(Bloomberg) -- Canada’s job market is less robust than the country’s most closely watched employment indicator suggests.

Data from the payroll employment survey — a census of all paid workers in Canada — indicates the country added a mere 17,000 jobs over the six-month period ending in February. That’s a far cry from the 183,800 reported in the labor force survey, which polls households and is faster to publish results.

That difference of 166,800 jobs is more than 22 times the average gap between the two surveys since 2001, and has been growing for months.

During the height of the pandemic in June 2020, six-month job growth in the household survey exceeded payroll growth by more than 700,000. But that gap now approaches its highest level recorded before 2020, which was 186,100 in 2012.

The payroll survey relies on administrative data reported by businesses for tax purposes. It’s a direct input to the calculation of Canada’s gross domestic product.

The labor force survey, on the other hand, polls about 56,000 households monthly, allowing it to provide an earlier indicator of the pulse of the job market and capture geographical and socioeconomic differences. It posted new data for March three weeks ago showing the country lost 2,200 jobs that month.

A key difference between the two is that the payroll survey does not include self-employed Canadians, who drove February’s 40,700 job gain captured by the household survey. 
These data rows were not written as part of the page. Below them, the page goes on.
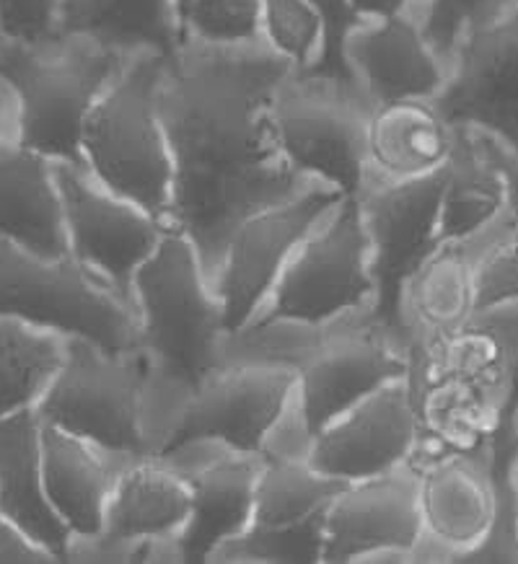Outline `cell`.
<instances>
[{
    "instance_id": "cell-17",
    "label": "cell",
    "mask_w": 518,
    "mask_h": 564,
    "mask_svg": "<svg viewBox=\"0 0 518 564\" xmlns=\"http://www.w3.org/2000/svg\"><path fill=\"white\" fill-rule=\"evenodd\" d=\"M159 456H164L192 489V513L180 533L184 562H211L218 546L249 525L257 481L268 456L234 451L213 437H187Z\"/></svg>"
},
{
    "instance_id": "cell-40",
    "label": "cell",
    "mask_w": 518,
    "mask_h": 564,
    "mask_svg": "<svg viewBox=\"0 0 518 564\" xmlns=\"http://www.w3.org/2000/svg\"><path fill=\"white\" fill-rule=\"evenodd\" d=\"M3 140H17V96L0 78V143Z\"/></svg>"
},
{
    "instance_id": "cell-27",
    "label": "cell",
    "mask_w": 518,
    "mask_h": 564,
    "mask_svg": "<svg viewBox=\"0 0 518 564\" xmlns=\"http://www.w3.org/2000/svg\"><path fill=\"white\" fill-rule=\"evenodd\" d=\"M454 151V124L433 101L407 99L374 107L368 120V172L418 180L443 169Z\"/></svg>"
},
{
    "instance_id": "cell-4",
    "label": "cell",
    "mask_w": 518,
    "mask_h": 564,
    "mask_svg": "<svg viewBox=\"0 0 518 564\" xmlns=\"http://www.w3.org/2000/svg\"><path fill=\"white\" fill-rule=\"evenodd\" d=\"M138 347L155 370L197 389L218 368L224 306L205 278L197 249L169 226L132 278Z\"/></svg>"
},
{
    "instance_id": "cell-28",
    "label": "cell",
    "mask_w": 518,
    "mask_h": 564,
    "mask_svg": "<svg viewBox=\"0 0 518 564\" xmlns=\"http://www.w3.org/2000/svg\"><path fill=\"white\" fill-rule=\"evenodd\" d=\"M57 34H80L125 57L172 55L182 42L176 0H63Z\"/></svg>"
},
{
    "instance_id": "cell-3",
    "label": "cell",
    "mask_w": 518,
    "mask_h": 564,
    "mask_svg": "<svg viewBox=\"0 0 518 564\" xmlns=\"http://www.w3.org/2000/svg\"><path fill=\"white\" fill-rule=\"evenodd\" d=\"M407 381L420 425L412 458L485 448L518 404L500 345L470 322L449 337L412 345Z\"/></svg>"
},
{
    "instance_id": "cell-14",
    "label": "cell",
    "mask_w": 518,
    "mask_h": 564,
    "mask_svg": "<svg viewBox=\"0 0 518 564\" xmlns=\"http://www.w3.org/2000/svg\"><path fill=\"white\" fill-rule=\"evenodd\" d=\"M71 254L132 306V278L169 223L96 182L73 163H55ZM136 308V306H132Z\"/></svg>"
},
{
    "instance_id": "cell-20",
    "label": "cell",
    "mask_w": 518,
    "mask_h": 564,
    "mask_svg": "<svg viewBox=\"0 0 518 564\" xmlns=\"http://www.w3.org/2000/svg\"><path fill=\"white\" fill-rule=\"evenodd\" d=\"M420 471V513L425 536L446 562L479 546L498 518V487L490 445L410 458Z\"/></svg>"
},
{
    "instance_id": "cell-24",
    "label": "cell",
    "mask_w": 518,
    "mask_h": 564,
    "mask_svg": "<svg viewBox=\"0 0 518 564\" xmlns=\"http://www.w3.org/2000/svg\"><path fill=\"white\" fill-rule=\"evenodd\" d=\"M42 485L71 536H96L104 529L117 474L138 456L109 454L86 437L55 425H42Z\"/></svg>"
},
{
    "instance_id": "cell-39",
    "label": "cell",
    "mask_w": 518,
    "mask_h": 564,
    "mask_svg": "<svg viewBox=\"0 0 518 564\" xmlns=\"http://www.w3.org/2000/svg\"><path fill=\"white\" fill-rule=\"evenodd\" d=\"M410 3L412 0H350L353 11L358 13L363 21L399 17V13L410 11Z\"/></svg>"
},
{
    "instance_id": "cell-6",
    "label": "cell",
    "mask_w": 518,
    "mask_h": 564,
    "mask_svg": "<svg viewBox=\"0 0 518 564\" xmlns=\"http://www.w3.org/2000/svg\"><path fill=\"white\" fill-rule=\"evenodd\" d=\"M0 316L109 352L140 350L136 308L73 254L42 259L0 241Z\"/></svg>"
},
{
    "instance_id": "cell-31",
    "label": "cell",
    "mask_w": 518,
    "mask_h": 564,
    "mask_svg": "<svg viewBox=\"0 0 518 564\" xmlns=\"http://www.w3.org/2000/svg\"><path fill=\"white\" fill-rule=\"evenodd\" d=\"M262 44L309 76L324 50V21L309 0H262Z\"/></svg>"
},
{
    "instance_id": "cell-15",
    "label": "cell",
    "mask_w": 518,
    "mask_h": 564,
    "mask_svg": "<svg viewBox=\"0 0 518 564\" xmlns=\"http://www.w3.org/2000/svg\"><path fill=\"white\" fill-rule=\"evenodd\" d=\"M433 104L454 128L518 148V0L458 42Z\"/></svg>"
},
{
    "instance_id": "cell-37",
    "label": "cell",
    "mask_w": 518,
    "mask_h": 564,
    "mask_svg": "<svg viewBox=\"0 0 518 564\" xmlns=\"http://www.w3.org/2000/svg\"><path fill=\"white\" fill-rule=\"evenodd\" d=\"M470 324L485 329L500 345L508 360L510 378H514V399L518 402V299L498 303V306L475 311Z\"/></svg>"
},
{
    "instance_id": "cell-2",
    "label": "cell",
    "mask_w": 518,
    "mask_h": 564,
    "mask_svg": "<svg viewBox=\"0 0 518 564\" xmlns=\"http://www.w3.org/2000/svg\"><path fill=\"white\" fill-rule=\"evenodd\" d=\"M130 57L80 34L0 40V78L17 96V143L84 166V124Z\"/></svg>"
},
{
    "instance_id": "cell-19",
    "label": "cell",
    "mask_w": 518,
    "mask_h": 564,
    "mask_svg": "<svg viewBox=\"0 0 518 564\" xmlns=\"http://www.w3.org/2000/svg\"><path fill=\"white\" fill-rule=\"evenodd\" d=\"M420 441L410 381H391L314 435L306 462L327 477L358 481L410 462Z\"/></svg>"
},
{
    "instance_id": "cell-22",
    "label": "cell",
    "mask_w": 518,
    "mask_h": 564,
    "mask_svg": "<svg viewBox=\"0 0 518 564\" xmlns=\"http://www.w3.org/2000/svg\"><path fill=\"white\" fill-rule=\"evenodd\" d=\"M190 513V481L164 456H138L117 474L99 536L136 562L148 541L180 539Z\"/></svg>"
},
{
    "instance_id": "cell-26",
    "label": "cell",
    "mask_w": 518,
    "mask_h": 564,
    "mask_svg": "<svg viewBox=\"0 0 518 564\" xmlns=\"http://www.w3.org/2000/svg\"><path fill=\"white\" fill-rule=\"evenodd\" d=\"M42 422L32 410L0 420V516L26 531L57 562H68L71 531L44 495Z\"/></svg>"
},
{
    "instance_id": "cell-12",
    "label": "cell",
    "mask_w": 518,
    "mask_h": 564,
    "mask_svg": "<svg viewBox=\"0 0 518 564\" xmlns=\"http://www.w3.org/2000/svg\"><path fill=\"white\" fill-rule=\"evenodd\" d=\"M449 163L418 180H384L368 172L358 192V207L374 274V316L404 339L399 324V293L407 278L439 247L441 197ZM407 343V339H404Z\"/></svg>"
},
{
    "instance_id": "cell-18",
    "label": "cell",
    "mask_w": 518,
    "mask_h": 564,
    "mask_svg": "<svg viewBox=\"0 0 518 564\" xmlns=\"http://www.w3.org/2000/svg\"><path fill=\"white\" fill-rule=\"evenodd\" d=\"M295 381L299 370L285 366H218L192 391L169 445L187 437H213L234 451L262 454L270 433L293 402Z\"/></svg>"
},
{
    "instance_id": "cell-43",
    "label": "cell",
    "mask_w": 518,
    "mask_h": 564,
    "mask_svg": "<svg viewBox=\"0 0 518 564\" xmlns=\"http://www.w3.org/2000/svg\"><path fill=\"white\" fill-rule=\"evenodd\" d=\"M516 422H518V404H516Z\"/></svg>"
},
{
    "instance_id": "cell-30",
    "label": "cell",
    "mask_w": 518,
    "mask_h": 564,
    "mask_svg": "<svg viewBox=\"0 0 518 564\" xmlns=\"http://www.w3.org/2000/svg\"><path fill=\"white\" fill-rule=\"evenodd\" d=\"M65 360V337L0 316V420L32 410Z\"/></svg>"
},
{
    "instance_id": "cell-32",
    "label": "cell",
    "mask_w": 518,
    "mask_h": 564,
    "mask_svg": "<svg viewBox=\"0 0 518 564\" xmlns=\"http://www.w3.org/2000/svg\"><path fill=\"white\" fill-rule=\"evenodd\" d=\"M510 3L514 0H412L407 13L446 68L458 42L475 26L498 17Z\"/></svg>"
},
{
    "instance_id": "cell-35",
    "label": "cell",
    "mask_w": 518,
    "mask_h": 564,
    "mask_svg": "<svg viewBox=\"0 0 518 564\" xmlns=\"http://www.w3.org/2000/svg\"><path fill=\"white\" fill-rule=\"evenodd\" d=\"M324 21V50L316 68L309 76L332 78L339 84H355L353 73L345 63V40L353 29L363 24V19L353 11L350 0H309ZM358 86V84H355Z\"/></svg>"
},
{
    "instance_id": "cell-34",
    "label": "cell",
    "mask_w": 518,
    "mask_h": 564,
    "mask_svg": "<svg viewBox=\"0 0 518 564\" xmlns=\"http://www.w3.org/2000/svg\"><path fill=\"white\" fill-rule=\"evenodd\" d=\"M518 299V220L503 218L487 228L475 262L477 311Z\"/></svg>"
},
{
    "instance_id": "cell-25",
    "label": "cell",
    "mask_w": 518,
    "mask_h": 564,
    "mask_svg": "<svg viewBox=\"0 0 518 564\" xmlns=\"http://www.w3.org/2000/svg\"><path fill=\"white\" fill-rule=\"evenodd\" d=\"M483 234L439 243L399 293V324L407 345H425L464 329L475 314V262Z\"/></svg>"
},
{
    "instance_id": "cell-36",
    "label": "cell",
    "mask_w": 518,
    "mask_h": 564,
    "mask_svg": "<svg viewBox=\"0 0 518 564\" xmlns=\"http://www.w3.org/2000/svg\"><path fill=\"white\" fill-rule=\"evenodd\" d=\"M63 0H0V40L42 42L57 34Z\"/></svg>"
},
{
    "instance_id": "cell-21",
    "label": "cell",
    "mask_w": 518,
    "mask_h": 564,
    "mask_svg": "<svg viewBox=\"0 0 518 564\" xmlns=\"http://www.w3.org/2000/svg\"><path fill=\"white\" fill-rule=\"evenodd\" d=\"M345 63L374 107L407 99L433 101L446 80V68L410 13L363 21L345 40Z\"/></svg>"
},
{
    "instance_id": "cell-11",
    "label": "cell",
    "mask_w": 518,
    "mask_h": 564,
    "mask_svg": "<svg viewBox=\"0 0 518 564\" xmlns=\"http://www.w3.org/2000/svg\"><path fill=\"white\" fill-rule=\"evenodd\" d=\"M347 487L301 458H268L257 481L251 521L216 549L224 564H316L324 552L330 505Z\"/></svg>"
},
{
    "instance_id": "cell-16",
    "label": "cell",
    "mask_w": 518,
    "mask_h": 564,
    "mask_svg": "<svg viewBox=\"0 0 518 564\" xmlns=\"http://www.w3.org/2000/svg\"><path fill=\"white\" fill-rule=\"evenodd\" d=\"M420 471L412 462L347 481L324 523V564L412 562L423 539Z\"/></svg>"
},
{
    "instance_id": "cell-33",
    "label": "cell",
    "mask_w": 518,
    "mask_h": 564,
    "mask_svg": "<svg viewBox=\"0 0 518 564\" xmlns=\"http://www.w3.org/2000/svg\"><path fill=\"white\" fill-rule=\"evenodd\" d=\"M207 44L262 42V0H190L182 11V40Z\"/></svg>"
},
{
    "instance_id": "cell-13",
    "label": "cell",
    "mask_w": 518,
    "mask_h": 564,
    "mask_svg": "<svg viewBox=\"0 0 518 564\" xmlns=\"http://www.w3.org/2000/svg\"><path fill=\"white\" fill-rule=\"evenodd\" d=\"M343 195L322 182H311L285 203L270 205L244 218L228 239L213 291L224 306L226 332L247 326L270 299L272 288L295 247L335 207Z\"/></svg>"
},
{
    "instance_id": "cell-29",
    "label": "cell",
    "mask_w": 518,
    "mask_h": 564,
    "mask_svg": "<svg viewBox=\"0 0 518 564\" xmlns=\"http://www.w3.org/2000/svg\"><path fill=\"white\" fill-rule=\"evenodd\" d=\"M506 218V184L477 132L454 128L446 187L441 197V243L470 241Z\"/></svg>"
},
{
    "instance_id": "cell-9",
    "label": "cell",
    "mask_w": 518,
    "mask_h": 564,
    "mask_svg": "<svg viewBox=\"0 0 518 564\" xmlns=\"http://www.w3.org/2000/svg\"><path fill=\"white\" fill-rule=\"evenodd\" d=\"M371 247L355 197H343L288 259L270 299L251 322L293 318L324 324L374 306ZM249 322V324H251Z\"/></svg>"
},
{
    "instance_id": "cell-42",
    "label": "cell",
    "mask_w": 518,
    "mask_h": 564,
    "mask_svg": "<svg viewBox=\"0 0 518 564\" xmlns=\"http://www.w3.org/2000/svg\"><path fill=\"white\" fill-rule=\"evenodd\" d=\"M187 3H190V0H176V6H180V21H182V11L187 9Z\"/></svg>"
},
{
    "instance_id": "cell-1",
    "label": "cell",
    "mask_w": 518,
    "mask_h": 564,
    "mask_svg": "<svg viewBox=\"0 0 518 564\" xmlns=\"http://www.w3.org/2000/svg\"><path fill=\"white\" fill-rule=\"evenodd\" d=\"M291 73L262 42L184 36L164 63L159 115L174 161L169 226L195 243L211 285L236 226L311 184L288 166L272 130V99Z\"/></svg>"
},
{
    "instance_id": "cell-5",
    "label": "cell",
    "mask_w": 518,
    "mask_h": 564,
    "mask_svg": "<svg viewBox=\"0 0 518 564\" xmlns=\"http://www.w3.org/2000/svg\"><path fill=\"white\" fill-rule=\"evenodd\" d=\"M166 55L130 57L84 124L80 151L96 182L169 223L174 161L159 115Z\"/></svg>"
},
{
    "instance_id": "cell-23",
    "label": "cell",
    "mask_w": 518,
    "mask_h": 564,
    "mask_svg": "<svg viewBox=\"0 0 518 564\" xmlns=\"http://www.w3.org/2000/svg\"><path fill=\"white\" fill-rule=\"evenodd\" d=\"M0 241L42 259L71 254L55 161L17 140L0 143Z\"/></svg>"
},
{
    "instance_id": "cell-7",
    "label": "cell",
    "mask_w": 518,
    "mask_h": 564,
    "mask_svg": "<svg viewBox=\"0 0 518 564\" xmlns=\"http://www.w3.org/2000/svg\"><path fill=\"white\" fill-rule=\"evenodd\" d=\"M371 111L355 84L291 73L272 99V130L295 174L358 197L368 174Z\"/></svg>"
},
{
    "instance_id": "cell-10",
    "label": "cell",
    "mask_w": 518,
    "mask_h": 564,
    "mask_svg": "<svg viewBox=\"0 0 518 564\" xmlns=\"http://www.w3.org/2000/svg\"><path fill=\"white\" fill-rule=\"evenodd\" d=\"M407 373L410 345L371 308H360L327 324L316 350L299 368L293 402L316 435L337 414Z\"/></svg>"
},
{
    "instance_id": "cell-41",
    "label": "cell",
    "mask_w": 518,
    "mask_h": 564,
    "mask_svg": "<svg viewBox=\"0 0 518 564\" xmlns=\"http://www.w3.org/2000/svg\"><path fill=\"white\" fill-rule=\"evenodd\" d=\"M516 420V414H514ZM516 435H518V422H516ZM514 487H516V497H518V443H516V458H514Z\"/></svg>"
},
{
    "instance_id": "cell-8",
    "label": "cell",
    "mask_w": 518,
    "mask_h": 564,
    "mask_svg": "<svg viewBox=\"0 0 518 564\" xmlns=\"http://www.w3.org/2000/svg\"><path fill=\"white\" fill-rule=\"evenodd\" d=\"M148 355L109 352L80 337H65V360L40 402L42 425L86 437L109 454L148 456L143 389Z\"/></svg>"
},
{
    "instance_id": "cell-38",
    "label": "cell",
    "mask_w": 518,
    "mask_h": 564,
    "mask_svg": "<svg viewBox=\"0 0 518 564\" xmlns=\"http://www.w3.org/2000/svg\"><path fill=\"white\" fill-rule=\"evenodd\" d=\"M57 562L26 531L0 516V564H50Z\"/></svg>"
}]
</instances>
Thursday’s payroll data point in the opposite direction, recording a 17,700 job loss for that month.

In general, the two surveys don’t disagree much, Fred Demers, an investment strategist at BMO Asset Management, said in an interview.

“It gets interesting when you start to see a little bit of a gap opening up between the two, and then the safest thing you can do is bet on payrolls, in terms of giving you leading information about what’s going on.”

While the household survey’s increase in unemployment has been driven by a growing population rather than job losses, payrolls suggest those losses may soon appear in the household data, Demers said.

Self-employment and the intrinsic noise from the household survey’s small sample size may be reasons for the growing gap, he added.

Dominique Lapointe, director of macro strategy at Manulife Investment Management, agreed that the two surveys tend to track closely in the long run. 

He also agreed that the household survey has converged toward payrolls in recent years, but cautioned that month-to-month volatility in the latter has been higher since the pandemic, making it harder to tell if it’s still more reliable.

Lapointe noted that job growth in services has been faster in payrolls than the household numbers.

“What might be happening since the middle of 2023 is services sectors in the labor force survey catching up to what is reflected in the payroll survey, especially in industries such as health care, education and public administration, which continue to see rapid hiring,” Lapointe said in an email.

“What remains concerning is the lack of net private hiring since the middle of 2023 as the labor force continues to grow at a rapid pace.”

The growing divergence between strength in the public sector and weakness in the private sector is at least one area where both surveys agree. 

Read More: Public Sector Hiring Is Driving the Labor Market in Canada

While the household survey has shown a gradually rising unemployment rate and even a small surprise contraction in March, Thursday’s payroll numbers back the idea that the Bank of Canada risks keeping its policy rate too restrictive for too long, a concern highlighted by some officials in the most recent summary of deliberations.   

Both headline and core inflation are now within the Bank of Canada’s 1% to 3% tolerance band, and retail sales are on track for no growth in the first quarter. That said, GDP growth still looks strong, supported by exports and a population surge.

Policymakers next set rates on June 5. The majority of economists in a Bloomberg survey expect the bank to cut policy rates by 25 basis points at that meeting.